▸ Document segment
▼▼▼
Woman with grey hair pulled back in a pony tail sitting in driver's seat of the car
Photo: iStock

Anxiety, anger, frustration, boredom, and the nagging feeling that you’re wasting life’s most precious commodity—time. Such is the spectrum of negative emotions that course through the mind of The Commuter on any given day. But spending too much time wallowing can come at the cost of your mental health—and who wants that? Forgetting about the things you can’t control and focusing on the things you can will significantly improve your overall commuting experience. To help you do just that, eight women who commute to work each way share their top tips for surviving the daily grind.

Make a conscious choice to stay chill 

“The thing that makes the biggest difference is attitude. You can be angry about it or you can just accept it as it is. I watched my husband get very angry during his commute and decided it didn’t need to be that way. My relaxed approach came in response to his not-so-relaxed approach. To create that mood, I always have good music and good coffee.”
— Erin Ryan Walsh, driver, west side of Calgary to downtown Calgary (20-45 minutes each way; 90 minutes in winter) 

Consider carpooling

Carpool! I work with a lot of people who commute too, so we started a carpool.  If the option is available, I will take that [over driving myself], because talking is so much more fun. It makes the drive go faster and you really get to know people. We’ve become so close that we now have dinners and everything. It’s the best. You save on parking, too.”
— Sarah Furness, driver, Hamilton, Ont. to Toronto (55-90 minutes each way; “2.5 hours if the Raptors are playing”)

Buy yourself a backpack

“There’s a lot of complaints about backpacks [on the train platform] but I have a backpack now, [and] it’s great. I hurt my shoulder carrying a purse, because you put so much in it when you commute, and you have to open a lot of doors when you’re in the underground, so the backpack is a huge relief. I always make sure I have something to read in there.”
▲▲▲
▸ Dataset rows
▼▼▼
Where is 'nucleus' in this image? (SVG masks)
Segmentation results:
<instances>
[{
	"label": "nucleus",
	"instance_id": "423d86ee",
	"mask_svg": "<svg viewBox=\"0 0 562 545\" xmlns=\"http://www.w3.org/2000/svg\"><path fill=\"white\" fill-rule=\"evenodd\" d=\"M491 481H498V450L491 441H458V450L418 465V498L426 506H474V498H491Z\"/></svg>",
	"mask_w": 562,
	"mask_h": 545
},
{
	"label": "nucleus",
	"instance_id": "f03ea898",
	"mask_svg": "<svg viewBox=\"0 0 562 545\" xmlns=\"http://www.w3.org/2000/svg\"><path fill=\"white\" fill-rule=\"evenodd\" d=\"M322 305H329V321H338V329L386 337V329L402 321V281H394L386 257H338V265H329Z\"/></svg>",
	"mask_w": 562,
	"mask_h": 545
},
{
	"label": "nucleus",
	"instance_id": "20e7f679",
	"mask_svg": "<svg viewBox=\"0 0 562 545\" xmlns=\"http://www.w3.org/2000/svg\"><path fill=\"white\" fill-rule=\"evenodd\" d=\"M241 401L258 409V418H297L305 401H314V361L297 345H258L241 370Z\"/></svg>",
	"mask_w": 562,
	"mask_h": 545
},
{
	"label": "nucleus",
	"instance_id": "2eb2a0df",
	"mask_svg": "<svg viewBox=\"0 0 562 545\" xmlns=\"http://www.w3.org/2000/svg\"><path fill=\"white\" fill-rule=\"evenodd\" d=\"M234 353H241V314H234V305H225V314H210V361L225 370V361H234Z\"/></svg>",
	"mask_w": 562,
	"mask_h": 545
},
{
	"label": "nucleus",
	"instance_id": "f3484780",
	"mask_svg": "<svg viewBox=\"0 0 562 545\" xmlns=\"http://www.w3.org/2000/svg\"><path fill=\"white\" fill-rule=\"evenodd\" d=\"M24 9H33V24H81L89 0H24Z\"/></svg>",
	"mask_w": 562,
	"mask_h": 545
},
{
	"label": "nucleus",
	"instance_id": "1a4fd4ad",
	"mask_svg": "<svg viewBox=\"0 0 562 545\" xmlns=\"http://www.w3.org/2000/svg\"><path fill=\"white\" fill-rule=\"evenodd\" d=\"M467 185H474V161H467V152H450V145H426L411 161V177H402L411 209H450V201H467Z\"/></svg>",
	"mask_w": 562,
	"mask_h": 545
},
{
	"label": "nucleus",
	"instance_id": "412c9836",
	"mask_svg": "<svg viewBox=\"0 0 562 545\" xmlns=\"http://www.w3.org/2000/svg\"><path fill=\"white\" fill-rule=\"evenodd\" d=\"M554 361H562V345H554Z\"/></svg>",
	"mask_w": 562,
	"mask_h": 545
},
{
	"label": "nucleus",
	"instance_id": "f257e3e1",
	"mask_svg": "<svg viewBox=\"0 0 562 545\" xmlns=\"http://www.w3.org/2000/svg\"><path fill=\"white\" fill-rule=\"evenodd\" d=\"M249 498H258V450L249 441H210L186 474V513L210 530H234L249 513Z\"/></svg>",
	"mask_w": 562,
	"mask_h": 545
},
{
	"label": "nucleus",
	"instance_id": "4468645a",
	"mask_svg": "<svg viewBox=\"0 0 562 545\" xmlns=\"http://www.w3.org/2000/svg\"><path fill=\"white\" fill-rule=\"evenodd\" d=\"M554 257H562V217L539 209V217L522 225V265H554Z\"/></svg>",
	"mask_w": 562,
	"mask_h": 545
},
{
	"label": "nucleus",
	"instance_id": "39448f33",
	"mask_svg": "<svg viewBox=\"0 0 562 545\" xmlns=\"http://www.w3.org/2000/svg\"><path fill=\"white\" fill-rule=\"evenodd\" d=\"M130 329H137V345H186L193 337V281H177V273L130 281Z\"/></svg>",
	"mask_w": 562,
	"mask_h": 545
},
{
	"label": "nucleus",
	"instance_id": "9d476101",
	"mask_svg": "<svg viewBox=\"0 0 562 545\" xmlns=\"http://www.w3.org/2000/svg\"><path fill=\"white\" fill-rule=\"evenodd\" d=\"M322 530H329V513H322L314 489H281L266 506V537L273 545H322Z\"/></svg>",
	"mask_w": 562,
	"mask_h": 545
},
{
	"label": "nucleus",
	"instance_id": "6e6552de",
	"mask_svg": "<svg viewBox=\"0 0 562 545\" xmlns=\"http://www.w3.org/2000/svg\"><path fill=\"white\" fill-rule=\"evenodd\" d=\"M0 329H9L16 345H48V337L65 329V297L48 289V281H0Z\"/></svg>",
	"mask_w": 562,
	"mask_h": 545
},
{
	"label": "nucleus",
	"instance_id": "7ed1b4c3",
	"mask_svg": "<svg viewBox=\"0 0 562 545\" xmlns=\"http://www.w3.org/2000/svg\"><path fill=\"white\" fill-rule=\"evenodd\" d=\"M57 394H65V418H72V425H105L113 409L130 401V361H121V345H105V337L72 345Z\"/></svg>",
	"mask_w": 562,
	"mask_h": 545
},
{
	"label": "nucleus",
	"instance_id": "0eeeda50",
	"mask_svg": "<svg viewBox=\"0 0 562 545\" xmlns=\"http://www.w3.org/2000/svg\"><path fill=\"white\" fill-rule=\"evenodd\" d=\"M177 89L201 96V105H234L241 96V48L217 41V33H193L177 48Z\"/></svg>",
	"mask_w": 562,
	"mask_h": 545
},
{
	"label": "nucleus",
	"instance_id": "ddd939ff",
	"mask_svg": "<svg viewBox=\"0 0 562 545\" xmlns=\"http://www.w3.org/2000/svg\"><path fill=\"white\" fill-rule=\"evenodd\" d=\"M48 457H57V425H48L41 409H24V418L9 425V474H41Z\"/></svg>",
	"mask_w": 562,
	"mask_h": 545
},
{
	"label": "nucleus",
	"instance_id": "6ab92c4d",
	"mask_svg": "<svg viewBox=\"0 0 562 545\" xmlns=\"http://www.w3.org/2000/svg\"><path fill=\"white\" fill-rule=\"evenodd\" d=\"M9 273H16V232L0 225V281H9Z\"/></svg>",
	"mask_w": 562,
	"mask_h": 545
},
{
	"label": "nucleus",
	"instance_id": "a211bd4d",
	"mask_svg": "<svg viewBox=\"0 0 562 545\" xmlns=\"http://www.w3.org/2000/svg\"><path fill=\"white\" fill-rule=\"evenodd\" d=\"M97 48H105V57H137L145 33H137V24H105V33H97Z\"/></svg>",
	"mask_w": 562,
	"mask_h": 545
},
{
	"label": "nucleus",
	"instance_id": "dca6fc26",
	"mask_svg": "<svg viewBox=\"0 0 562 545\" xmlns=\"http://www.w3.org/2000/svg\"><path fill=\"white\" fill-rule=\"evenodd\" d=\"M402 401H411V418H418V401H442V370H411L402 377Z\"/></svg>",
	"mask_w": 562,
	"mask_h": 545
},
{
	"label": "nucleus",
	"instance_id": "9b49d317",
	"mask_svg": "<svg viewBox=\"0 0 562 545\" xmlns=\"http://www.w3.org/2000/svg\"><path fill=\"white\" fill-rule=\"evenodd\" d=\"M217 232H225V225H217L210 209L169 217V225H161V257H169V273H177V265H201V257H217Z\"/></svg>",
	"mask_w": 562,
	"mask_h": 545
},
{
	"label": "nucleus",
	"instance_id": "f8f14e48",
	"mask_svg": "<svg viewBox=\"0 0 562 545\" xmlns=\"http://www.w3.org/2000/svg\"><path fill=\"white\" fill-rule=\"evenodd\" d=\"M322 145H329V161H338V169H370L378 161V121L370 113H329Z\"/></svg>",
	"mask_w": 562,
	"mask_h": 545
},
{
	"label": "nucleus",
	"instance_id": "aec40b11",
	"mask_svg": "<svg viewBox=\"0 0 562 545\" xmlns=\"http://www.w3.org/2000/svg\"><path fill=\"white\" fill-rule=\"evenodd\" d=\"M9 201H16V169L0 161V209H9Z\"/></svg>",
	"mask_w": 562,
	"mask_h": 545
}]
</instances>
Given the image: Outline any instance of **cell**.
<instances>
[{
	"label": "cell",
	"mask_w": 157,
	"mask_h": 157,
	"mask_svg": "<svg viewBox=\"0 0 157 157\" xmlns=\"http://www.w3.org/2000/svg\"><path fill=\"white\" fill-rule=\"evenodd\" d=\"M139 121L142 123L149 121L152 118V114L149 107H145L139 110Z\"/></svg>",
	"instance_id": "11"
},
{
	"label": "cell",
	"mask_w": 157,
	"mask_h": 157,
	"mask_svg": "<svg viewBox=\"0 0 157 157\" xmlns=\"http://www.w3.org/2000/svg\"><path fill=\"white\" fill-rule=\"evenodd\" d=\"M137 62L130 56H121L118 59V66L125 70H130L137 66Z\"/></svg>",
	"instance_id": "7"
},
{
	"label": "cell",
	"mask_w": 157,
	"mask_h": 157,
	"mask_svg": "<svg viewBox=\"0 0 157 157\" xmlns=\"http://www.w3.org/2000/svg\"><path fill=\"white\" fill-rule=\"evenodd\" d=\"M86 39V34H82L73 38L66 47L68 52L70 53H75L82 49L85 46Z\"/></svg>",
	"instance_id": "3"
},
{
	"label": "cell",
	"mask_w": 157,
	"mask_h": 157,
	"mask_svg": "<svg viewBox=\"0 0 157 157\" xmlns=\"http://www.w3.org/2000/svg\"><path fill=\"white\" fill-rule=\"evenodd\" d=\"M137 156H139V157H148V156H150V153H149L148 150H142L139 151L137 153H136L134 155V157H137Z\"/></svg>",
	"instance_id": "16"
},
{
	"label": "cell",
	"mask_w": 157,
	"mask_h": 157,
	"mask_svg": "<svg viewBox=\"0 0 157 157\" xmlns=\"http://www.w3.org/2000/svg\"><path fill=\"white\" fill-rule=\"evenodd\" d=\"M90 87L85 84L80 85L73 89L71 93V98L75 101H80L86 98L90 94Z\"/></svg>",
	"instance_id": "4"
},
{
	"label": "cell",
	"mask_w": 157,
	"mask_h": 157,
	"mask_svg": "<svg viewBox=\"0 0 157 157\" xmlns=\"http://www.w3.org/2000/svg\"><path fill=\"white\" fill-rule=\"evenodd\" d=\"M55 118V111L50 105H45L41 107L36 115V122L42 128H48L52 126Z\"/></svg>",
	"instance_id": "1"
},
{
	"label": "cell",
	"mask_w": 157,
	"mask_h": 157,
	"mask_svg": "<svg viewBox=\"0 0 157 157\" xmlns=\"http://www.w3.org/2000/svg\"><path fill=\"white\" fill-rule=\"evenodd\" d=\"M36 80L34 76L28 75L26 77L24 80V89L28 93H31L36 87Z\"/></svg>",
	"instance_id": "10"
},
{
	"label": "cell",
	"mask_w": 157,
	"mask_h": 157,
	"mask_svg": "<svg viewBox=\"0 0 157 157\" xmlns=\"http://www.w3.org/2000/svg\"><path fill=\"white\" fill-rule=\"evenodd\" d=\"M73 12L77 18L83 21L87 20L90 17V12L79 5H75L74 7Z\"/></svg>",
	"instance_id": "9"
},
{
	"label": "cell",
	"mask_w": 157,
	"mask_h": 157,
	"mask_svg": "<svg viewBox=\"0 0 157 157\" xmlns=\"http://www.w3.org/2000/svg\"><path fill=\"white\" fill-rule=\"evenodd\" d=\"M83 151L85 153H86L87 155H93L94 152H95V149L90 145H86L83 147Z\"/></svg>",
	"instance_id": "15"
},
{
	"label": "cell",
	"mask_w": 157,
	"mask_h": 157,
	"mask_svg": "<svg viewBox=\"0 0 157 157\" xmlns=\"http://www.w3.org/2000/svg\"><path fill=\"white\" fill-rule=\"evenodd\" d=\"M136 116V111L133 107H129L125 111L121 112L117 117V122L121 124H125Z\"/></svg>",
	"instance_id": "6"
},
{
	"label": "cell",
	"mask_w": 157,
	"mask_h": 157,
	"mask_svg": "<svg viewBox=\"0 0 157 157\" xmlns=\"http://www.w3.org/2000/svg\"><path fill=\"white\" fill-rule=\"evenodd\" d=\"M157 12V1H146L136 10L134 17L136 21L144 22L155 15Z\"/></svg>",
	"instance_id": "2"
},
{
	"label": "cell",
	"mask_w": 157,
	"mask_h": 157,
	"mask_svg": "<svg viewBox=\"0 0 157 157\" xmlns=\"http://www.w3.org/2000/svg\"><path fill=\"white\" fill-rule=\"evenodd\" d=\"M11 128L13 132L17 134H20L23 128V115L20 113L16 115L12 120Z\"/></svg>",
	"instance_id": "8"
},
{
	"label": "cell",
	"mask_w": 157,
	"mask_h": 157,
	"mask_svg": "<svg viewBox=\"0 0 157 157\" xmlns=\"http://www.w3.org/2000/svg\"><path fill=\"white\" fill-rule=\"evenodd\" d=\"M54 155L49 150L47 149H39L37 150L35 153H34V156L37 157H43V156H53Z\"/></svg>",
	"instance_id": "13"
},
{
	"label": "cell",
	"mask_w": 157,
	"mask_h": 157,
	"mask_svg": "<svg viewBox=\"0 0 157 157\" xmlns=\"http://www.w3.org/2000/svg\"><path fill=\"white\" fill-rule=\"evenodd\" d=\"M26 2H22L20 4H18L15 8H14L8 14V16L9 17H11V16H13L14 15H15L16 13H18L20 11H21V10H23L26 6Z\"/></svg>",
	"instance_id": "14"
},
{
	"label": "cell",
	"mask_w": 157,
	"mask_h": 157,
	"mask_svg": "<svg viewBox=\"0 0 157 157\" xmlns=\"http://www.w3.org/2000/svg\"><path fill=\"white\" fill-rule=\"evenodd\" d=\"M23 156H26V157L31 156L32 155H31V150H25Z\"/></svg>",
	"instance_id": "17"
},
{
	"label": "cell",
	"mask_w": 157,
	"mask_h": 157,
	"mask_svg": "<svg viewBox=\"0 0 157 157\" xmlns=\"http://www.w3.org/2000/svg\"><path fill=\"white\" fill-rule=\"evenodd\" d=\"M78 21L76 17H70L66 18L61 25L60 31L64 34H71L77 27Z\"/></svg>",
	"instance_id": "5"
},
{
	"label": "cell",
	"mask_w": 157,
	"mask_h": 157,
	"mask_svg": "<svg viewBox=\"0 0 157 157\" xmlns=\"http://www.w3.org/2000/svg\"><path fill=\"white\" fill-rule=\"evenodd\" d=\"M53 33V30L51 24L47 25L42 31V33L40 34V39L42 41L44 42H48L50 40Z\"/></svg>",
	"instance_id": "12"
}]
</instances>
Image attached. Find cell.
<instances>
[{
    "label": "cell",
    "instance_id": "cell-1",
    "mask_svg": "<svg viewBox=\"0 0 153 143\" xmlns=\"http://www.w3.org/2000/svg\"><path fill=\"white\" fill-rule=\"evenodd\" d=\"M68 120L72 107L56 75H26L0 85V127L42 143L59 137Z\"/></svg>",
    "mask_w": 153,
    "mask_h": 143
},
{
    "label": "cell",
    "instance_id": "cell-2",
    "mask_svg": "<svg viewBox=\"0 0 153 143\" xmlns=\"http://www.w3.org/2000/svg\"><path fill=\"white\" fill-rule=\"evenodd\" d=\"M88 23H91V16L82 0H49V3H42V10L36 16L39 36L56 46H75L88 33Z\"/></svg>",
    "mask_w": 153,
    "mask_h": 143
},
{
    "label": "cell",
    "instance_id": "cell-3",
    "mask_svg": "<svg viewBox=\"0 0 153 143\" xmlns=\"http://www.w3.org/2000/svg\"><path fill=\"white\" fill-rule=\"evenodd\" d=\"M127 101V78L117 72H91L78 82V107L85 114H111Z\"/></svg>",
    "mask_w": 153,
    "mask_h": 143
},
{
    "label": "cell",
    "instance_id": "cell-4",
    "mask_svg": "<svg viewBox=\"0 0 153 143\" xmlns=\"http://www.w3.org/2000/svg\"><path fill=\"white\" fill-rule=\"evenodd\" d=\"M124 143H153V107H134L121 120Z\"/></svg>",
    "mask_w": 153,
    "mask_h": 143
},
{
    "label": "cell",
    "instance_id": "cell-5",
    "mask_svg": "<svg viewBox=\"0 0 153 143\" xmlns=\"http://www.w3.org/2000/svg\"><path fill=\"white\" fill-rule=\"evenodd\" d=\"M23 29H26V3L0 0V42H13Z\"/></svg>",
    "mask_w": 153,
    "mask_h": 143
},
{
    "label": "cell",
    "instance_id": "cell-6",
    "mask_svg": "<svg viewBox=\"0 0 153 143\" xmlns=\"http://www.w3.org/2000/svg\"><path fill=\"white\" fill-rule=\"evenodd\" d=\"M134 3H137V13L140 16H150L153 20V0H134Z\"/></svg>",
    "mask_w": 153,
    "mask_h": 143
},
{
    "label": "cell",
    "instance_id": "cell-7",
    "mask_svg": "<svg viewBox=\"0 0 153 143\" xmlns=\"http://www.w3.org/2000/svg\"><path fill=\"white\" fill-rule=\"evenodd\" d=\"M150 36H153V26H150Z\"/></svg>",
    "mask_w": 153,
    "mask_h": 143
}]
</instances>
▲▲▲
▸ Requirement A
Repeat the commuting article word for word, from "Anxiety, anger, frustration, boredom, and" up to and including "the daily grind.".
▸ Requirement B
In the commuting article, what does Erin Ryan Walsh always have with her to create a relaxed mood?
▸ Requirement C
Can you go on with the article on commuting tips, picking up right after its last sentence?

▸ Written answer A
Anxiety, anger, frustration, boredom, and the nagging feeling that you’re wasting life’s most precious commodity—time. Such is the spectrum of negative emotions that course through the mind of The Commuter on any given day. But spending too much time wallowing can come at the cost of your mental health—and who wants that? Forgetting about the things you can’t control and focusing on the things you can will significantly improve your overall commuting experience. To help you do just that, eight women who commute to work each way share their top tips for surviving the daily grind.

▸ Written answer B
Good music and good coffee.

▸ Written answer C
— Laura Fowlie, GO Train transit rider, Burlington, Ont. to Toronto (75 minutes each way)

Don’t lose the time, use the time

“I used to see [commuting] as a huge waste of time, but then I shifted my mind away from thinking about the commute to thinking, what can I accomplish during this car ride? Now I try and make this a time to make work calls, or catch up with friends on the phone. I think about my day and prepare some of the conversations I’m going to be having in meetings. The feeling of accomplishment keeps my stress about the commute in check.”
— Sara Archibald, driver, Ancaster, Ont. to Oakville-Mississauga, Ont. (60+ minutes each way) 

Invest in your sanity

“I take the 407 [a toll highway]: it’s a life choice. Time is money. You spend the money for the time. If I didn’t take the 407, my commute time would double. Fortunately, I have an employer that pays 50 percent of the 407 fees.”
— Lindsay Frimet, driver, Thornhill, Ont. to Brampton, Ont. (30-45 minutes each way, depending on traffic)

Take advantage of flexible hours if you have them

“The biggest thing for me is that you really have to like the job and the company you work for to make the drive. Don’t settle for a job that doesn’t challenge you just because it’s within 20 minutes of your house. Also, I work for a company that’s flexible, and lets me work 7 a.m.–3 p.m. or 8 a.m.–4 p.m. so I can drive during non-rush hours. I have the ability to work from home once a week too, and it helps to break it up.”
— Laura Peden, driver, Mount Albert, Ont. to Brampton, Ont. (60-90 minutes each way)

Establish a happy-making ritual…

“I’ve gotten ritualistic and I look forward to that ritual. I make a coffee before I go, and I listen to one podcast on the way in and one on the way out. The first one is news-based like Pod Save America, and it wakes me up; on the way home it’s a different kind of podcast, The Dax Shepard Armchair Expert. They are long podcasts and so they cover the time to commute.”
— Lindsay Peltsch, driver, Innisfil, Ont. to Toronto (90 minutes each way)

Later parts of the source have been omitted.